Série d'exercices:
- a) Extrayez du texte sur la bibliothèque de Saint-Léonard le passage qui va de « Une présence significative » jusqu'à « le chef de division, culture et bibliothèque. » inclus.
- b) D'après le texte sur la bibliothèque de Saint-Léonard, avec qui l'équipe de la bibliothèque s'est-elle assise pour éviter que les débordements se répètent à la rentrée ? Dressez-en la liste complète.
- c) Dans le texte sur la bibliothèque de Saint-Léonard, de quel pourcentage les incidents ont-ils baissé depuis la mise en place de Virée ?

Le printemps dernier a été éprouvant entre les murs de la bibliothèque de Saint-Léonard, la plus vaste de l’île de Montréal après la Grande Bibliothèque. « Il y a eu plusieurs incidents, explique Thierry Robert, chef de division, culture et bibliothèque. Une bataille a éclaté avec un agent de sécurité. On considérait que ça allait beaucoup trop loin. Les employés étaient nerveux. »

La tension montait surtout parmi des groupes d’adolescents à la sortie des cours à l’école secondaire juste en face, Antoine-de-Saint-Exupéry. « Les agents de police communautaires venaient quasiment chaque jour », raconte M. Robert.

L’équipe de la bibliothèque s’est alors assise avec des élus de l’arrondissement, des agents du poste de quartier (PDQ) 42 et des organismes de développement social pour éviter que les débordements se répètent à la rentrée des classes, à l’automne.

De là est né Virée, projet de « sécurité urbaine » et première phase d’un chantier en cours visant à transformer l’imposant établissement de Saint-Léonard en bibliothèque communautaire.

Depuis, on a constaté une baisse de 60 % des incidents, mais le plus important, c’est que la gravité a diminué. La police communautaire ne vient presque plus.

Thierry Robert, chef de division, culture et bibliothèque, à Saint-Léonard

Une présence significative

En plus de mettre sur pied une campagne d’affichage contre les incivilités, la direction a sollicité la Maison des jeunes de Saint-Léonard pour qu’un intervenant vienne faire son tour une fois les classes terminées. Un agent de sécurité a aussi été embauché pendant les heures de fermeture de l’école, « jusqu’au retour des employés à leur véhicule », explique le chef de division, culture et bibliothèque.

Mais le principal facteur de succès du projet Virée a un nom : Nikolaz Turmel. L’animatrice jeunesse assure dorénavant une présence permanente dans la grande salle réservée aux adolescents depuis 2016 au sous-sol de l’établissement. « Les jeunes ont moins le goût de détruire les choses parce qu’ils associent le lieu à quelqu’un », note M. Robert.

Données enregistrées:
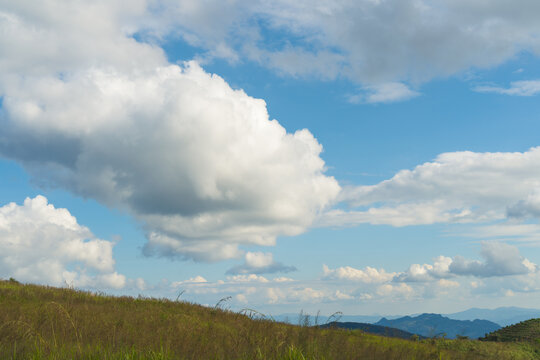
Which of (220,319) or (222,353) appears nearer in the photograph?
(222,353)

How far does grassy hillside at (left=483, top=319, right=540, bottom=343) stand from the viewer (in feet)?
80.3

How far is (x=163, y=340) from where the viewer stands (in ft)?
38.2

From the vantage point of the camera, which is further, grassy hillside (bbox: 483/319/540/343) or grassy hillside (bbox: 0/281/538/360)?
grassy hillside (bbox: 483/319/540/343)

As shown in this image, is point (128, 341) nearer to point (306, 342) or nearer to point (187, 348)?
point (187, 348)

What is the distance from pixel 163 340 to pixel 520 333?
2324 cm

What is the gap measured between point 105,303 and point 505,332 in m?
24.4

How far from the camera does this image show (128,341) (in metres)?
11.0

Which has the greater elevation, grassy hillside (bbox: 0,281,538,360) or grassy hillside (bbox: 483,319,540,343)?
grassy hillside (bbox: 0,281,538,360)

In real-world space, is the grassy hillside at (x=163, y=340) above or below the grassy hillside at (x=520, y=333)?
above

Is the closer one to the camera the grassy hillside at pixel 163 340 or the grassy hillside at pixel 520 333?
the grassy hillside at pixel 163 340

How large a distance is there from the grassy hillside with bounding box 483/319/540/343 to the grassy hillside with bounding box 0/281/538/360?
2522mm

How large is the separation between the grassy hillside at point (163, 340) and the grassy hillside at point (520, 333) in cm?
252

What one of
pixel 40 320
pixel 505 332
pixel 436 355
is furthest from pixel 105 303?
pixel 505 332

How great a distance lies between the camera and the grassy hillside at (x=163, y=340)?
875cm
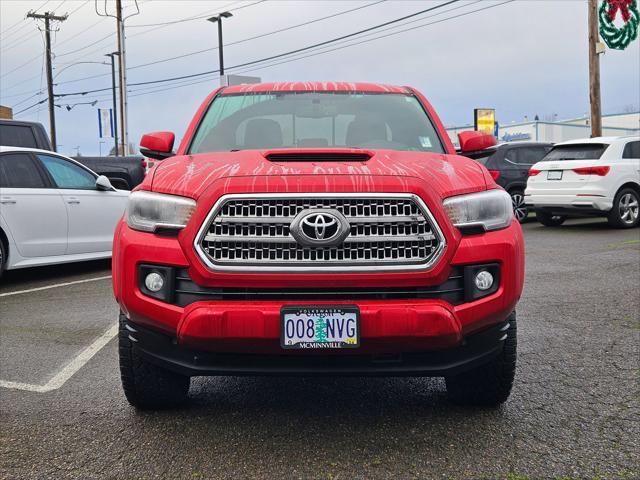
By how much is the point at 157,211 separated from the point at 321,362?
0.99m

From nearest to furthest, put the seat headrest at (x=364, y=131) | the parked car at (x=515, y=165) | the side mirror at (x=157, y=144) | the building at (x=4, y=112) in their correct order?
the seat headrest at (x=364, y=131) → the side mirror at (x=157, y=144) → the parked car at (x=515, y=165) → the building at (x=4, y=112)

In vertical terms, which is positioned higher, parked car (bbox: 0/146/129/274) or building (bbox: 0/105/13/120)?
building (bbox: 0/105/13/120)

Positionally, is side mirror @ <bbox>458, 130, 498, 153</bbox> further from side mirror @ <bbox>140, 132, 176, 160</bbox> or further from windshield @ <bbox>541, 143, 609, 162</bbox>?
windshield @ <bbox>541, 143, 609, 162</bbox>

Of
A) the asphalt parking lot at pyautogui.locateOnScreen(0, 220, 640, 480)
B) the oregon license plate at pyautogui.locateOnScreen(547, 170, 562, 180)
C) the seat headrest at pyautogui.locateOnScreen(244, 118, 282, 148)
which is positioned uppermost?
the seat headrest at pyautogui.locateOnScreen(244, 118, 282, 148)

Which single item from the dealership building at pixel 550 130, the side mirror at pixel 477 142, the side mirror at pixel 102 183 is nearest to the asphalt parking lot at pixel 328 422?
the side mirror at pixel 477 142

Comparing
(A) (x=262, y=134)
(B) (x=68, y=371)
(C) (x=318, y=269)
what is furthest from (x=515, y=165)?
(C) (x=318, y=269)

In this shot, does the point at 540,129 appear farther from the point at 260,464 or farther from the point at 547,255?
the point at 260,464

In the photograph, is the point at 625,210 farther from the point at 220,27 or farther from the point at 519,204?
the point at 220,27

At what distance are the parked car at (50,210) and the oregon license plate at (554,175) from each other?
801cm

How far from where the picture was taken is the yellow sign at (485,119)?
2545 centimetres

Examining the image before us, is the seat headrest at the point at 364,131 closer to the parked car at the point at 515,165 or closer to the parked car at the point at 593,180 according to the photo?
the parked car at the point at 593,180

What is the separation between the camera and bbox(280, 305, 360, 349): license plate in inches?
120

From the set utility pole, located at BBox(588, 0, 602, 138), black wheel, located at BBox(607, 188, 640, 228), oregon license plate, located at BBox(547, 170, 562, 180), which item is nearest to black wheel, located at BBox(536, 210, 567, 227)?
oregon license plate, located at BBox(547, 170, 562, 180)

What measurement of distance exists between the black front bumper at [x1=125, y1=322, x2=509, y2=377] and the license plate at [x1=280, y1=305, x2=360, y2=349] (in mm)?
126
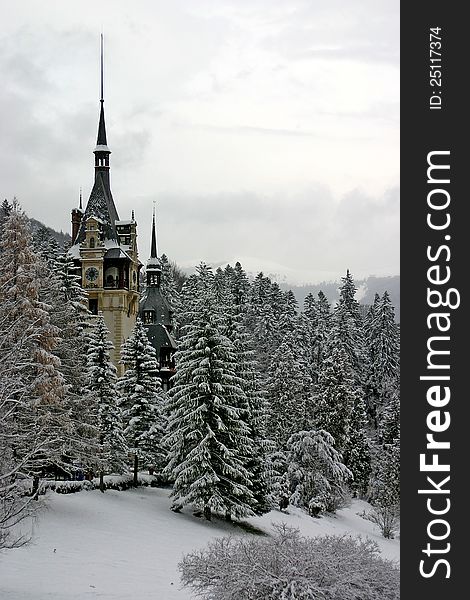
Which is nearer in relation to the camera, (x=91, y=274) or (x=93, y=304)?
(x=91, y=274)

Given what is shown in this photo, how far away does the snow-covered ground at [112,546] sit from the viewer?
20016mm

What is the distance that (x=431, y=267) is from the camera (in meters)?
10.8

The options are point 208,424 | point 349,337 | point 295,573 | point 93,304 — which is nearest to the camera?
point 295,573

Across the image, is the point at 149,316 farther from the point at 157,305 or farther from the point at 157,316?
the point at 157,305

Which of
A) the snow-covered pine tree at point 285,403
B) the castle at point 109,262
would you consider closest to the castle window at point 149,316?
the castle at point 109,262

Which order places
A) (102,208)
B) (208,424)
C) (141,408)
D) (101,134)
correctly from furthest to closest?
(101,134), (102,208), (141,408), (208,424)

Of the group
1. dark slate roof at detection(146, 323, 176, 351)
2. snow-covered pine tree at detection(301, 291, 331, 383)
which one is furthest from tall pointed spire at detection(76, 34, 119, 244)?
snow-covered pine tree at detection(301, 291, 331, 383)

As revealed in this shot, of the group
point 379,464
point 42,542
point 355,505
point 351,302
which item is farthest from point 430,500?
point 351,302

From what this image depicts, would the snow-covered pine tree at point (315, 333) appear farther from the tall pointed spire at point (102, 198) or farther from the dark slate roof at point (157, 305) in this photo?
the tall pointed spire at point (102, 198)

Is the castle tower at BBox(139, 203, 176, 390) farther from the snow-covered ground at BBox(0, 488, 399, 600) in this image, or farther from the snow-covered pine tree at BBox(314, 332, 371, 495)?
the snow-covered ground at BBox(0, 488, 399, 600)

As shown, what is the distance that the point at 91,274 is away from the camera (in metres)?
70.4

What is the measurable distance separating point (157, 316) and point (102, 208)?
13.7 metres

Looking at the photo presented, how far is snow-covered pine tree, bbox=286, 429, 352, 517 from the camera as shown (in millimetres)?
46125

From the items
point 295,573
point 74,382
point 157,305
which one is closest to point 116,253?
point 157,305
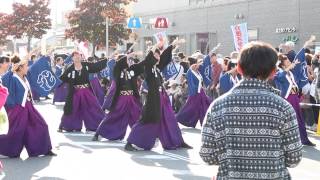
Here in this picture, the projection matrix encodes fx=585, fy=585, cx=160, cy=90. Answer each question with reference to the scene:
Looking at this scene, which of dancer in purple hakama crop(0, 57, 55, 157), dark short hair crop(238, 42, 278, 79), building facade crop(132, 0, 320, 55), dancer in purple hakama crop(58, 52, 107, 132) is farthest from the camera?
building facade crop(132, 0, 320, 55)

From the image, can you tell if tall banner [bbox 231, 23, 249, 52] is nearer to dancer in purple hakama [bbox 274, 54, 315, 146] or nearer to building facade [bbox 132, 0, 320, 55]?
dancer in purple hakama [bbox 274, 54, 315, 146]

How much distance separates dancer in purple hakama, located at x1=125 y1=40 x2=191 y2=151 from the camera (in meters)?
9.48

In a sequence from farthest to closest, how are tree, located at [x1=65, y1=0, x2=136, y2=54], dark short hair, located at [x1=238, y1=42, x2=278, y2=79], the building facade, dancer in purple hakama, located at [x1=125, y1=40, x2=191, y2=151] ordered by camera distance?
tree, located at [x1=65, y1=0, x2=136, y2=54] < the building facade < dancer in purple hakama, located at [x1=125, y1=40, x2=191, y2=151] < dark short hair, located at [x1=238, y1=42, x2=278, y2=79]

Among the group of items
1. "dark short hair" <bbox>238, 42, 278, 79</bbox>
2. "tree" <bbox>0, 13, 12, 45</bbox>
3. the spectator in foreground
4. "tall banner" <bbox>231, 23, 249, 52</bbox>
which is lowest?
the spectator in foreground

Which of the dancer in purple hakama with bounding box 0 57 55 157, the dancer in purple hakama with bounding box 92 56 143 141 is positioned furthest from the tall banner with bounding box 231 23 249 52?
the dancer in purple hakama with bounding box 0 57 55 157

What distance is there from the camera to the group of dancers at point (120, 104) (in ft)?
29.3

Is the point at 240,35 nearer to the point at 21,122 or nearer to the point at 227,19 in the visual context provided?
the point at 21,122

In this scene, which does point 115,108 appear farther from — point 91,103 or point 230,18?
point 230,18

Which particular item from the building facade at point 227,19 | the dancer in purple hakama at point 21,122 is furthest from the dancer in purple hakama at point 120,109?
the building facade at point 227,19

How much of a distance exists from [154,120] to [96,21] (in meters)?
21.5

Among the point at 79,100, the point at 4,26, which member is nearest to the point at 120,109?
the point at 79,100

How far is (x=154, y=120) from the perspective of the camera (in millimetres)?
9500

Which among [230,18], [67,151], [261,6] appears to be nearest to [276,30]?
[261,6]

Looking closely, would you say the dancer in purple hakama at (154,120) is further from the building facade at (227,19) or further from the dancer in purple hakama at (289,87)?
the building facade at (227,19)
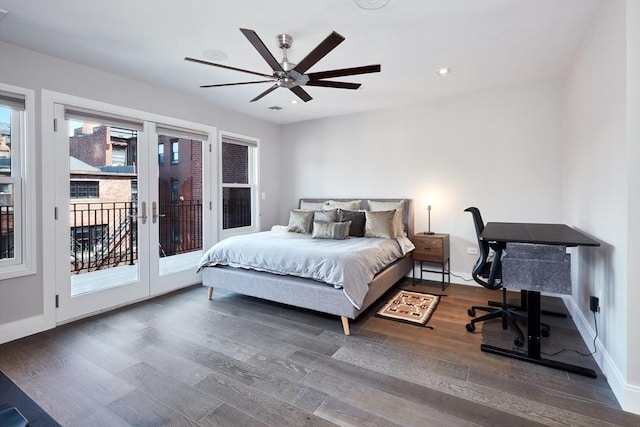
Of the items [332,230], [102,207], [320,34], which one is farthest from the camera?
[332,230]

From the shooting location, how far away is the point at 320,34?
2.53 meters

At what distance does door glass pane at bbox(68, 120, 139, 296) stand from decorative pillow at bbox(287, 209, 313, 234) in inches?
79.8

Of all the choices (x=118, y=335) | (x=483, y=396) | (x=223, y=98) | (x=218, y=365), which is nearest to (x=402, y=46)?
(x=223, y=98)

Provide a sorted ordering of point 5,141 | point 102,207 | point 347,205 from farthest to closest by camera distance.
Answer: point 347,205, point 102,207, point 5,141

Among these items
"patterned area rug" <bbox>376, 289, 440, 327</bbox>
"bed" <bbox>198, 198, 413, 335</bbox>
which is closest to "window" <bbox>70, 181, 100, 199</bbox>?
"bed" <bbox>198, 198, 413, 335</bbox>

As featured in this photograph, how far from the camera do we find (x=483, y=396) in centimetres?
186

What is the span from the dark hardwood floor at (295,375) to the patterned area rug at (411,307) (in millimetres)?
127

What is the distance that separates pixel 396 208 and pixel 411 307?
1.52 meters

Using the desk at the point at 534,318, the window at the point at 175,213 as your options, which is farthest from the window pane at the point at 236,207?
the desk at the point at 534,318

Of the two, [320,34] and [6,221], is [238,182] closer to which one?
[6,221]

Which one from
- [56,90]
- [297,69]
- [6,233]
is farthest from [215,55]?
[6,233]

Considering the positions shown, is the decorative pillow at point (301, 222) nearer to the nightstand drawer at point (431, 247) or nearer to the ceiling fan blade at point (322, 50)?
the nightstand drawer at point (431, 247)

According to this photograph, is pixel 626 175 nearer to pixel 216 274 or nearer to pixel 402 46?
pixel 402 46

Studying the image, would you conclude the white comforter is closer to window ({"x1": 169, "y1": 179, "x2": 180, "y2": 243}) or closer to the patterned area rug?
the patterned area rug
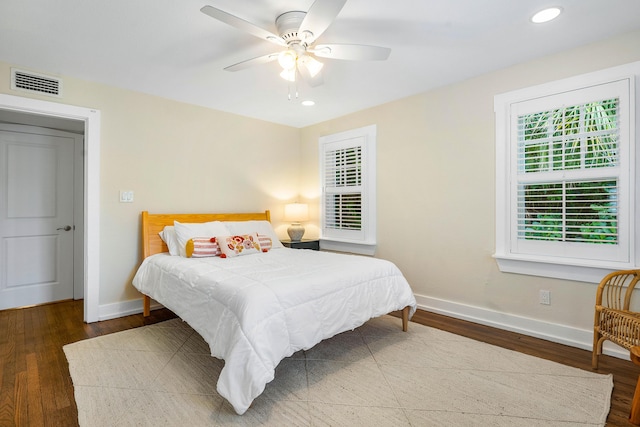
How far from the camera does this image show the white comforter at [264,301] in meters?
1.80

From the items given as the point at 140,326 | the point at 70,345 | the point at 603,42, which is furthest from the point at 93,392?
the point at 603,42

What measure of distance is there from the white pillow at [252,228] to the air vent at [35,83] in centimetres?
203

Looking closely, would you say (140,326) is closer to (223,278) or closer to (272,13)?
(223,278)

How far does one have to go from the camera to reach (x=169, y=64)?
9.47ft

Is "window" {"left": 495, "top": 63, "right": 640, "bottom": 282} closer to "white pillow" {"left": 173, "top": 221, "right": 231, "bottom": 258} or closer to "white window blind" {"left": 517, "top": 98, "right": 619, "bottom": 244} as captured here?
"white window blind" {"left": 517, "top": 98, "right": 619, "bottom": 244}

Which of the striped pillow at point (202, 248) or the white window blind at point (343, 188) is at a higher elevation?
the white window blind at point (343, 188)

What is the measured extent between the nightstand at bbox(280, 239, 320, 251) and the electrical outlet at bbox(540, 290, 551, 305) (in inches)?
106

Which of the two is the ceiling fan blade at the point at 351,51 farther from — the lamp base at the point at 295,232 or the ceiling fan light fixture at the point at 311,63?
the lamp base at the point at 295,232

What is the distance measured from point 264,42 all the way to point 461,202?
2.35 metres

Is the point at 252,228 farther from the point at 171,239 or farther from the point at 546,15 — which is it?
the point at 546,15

Réponses:
- a)
Une présence significative

En plus de mettre sur pied une campagne d’affichage contre les incivilités, la direction a sollicité la Maison des jeunes de Saint-Léonard pour qu’un intervenant vienne faire son tour une fois les classes terminées. Un agent de sécurité a aussi été embauché pendant les heures de fermeture de l’école, « jusqu’au retour des employés à leur véhicule », explique le chef de division, culture et bibliothèque.

- b)
- des élus de l'arrondissement
- des agents du poste de quartier (PDQ) 42
- des organismes de développement social

- c) De 60 %.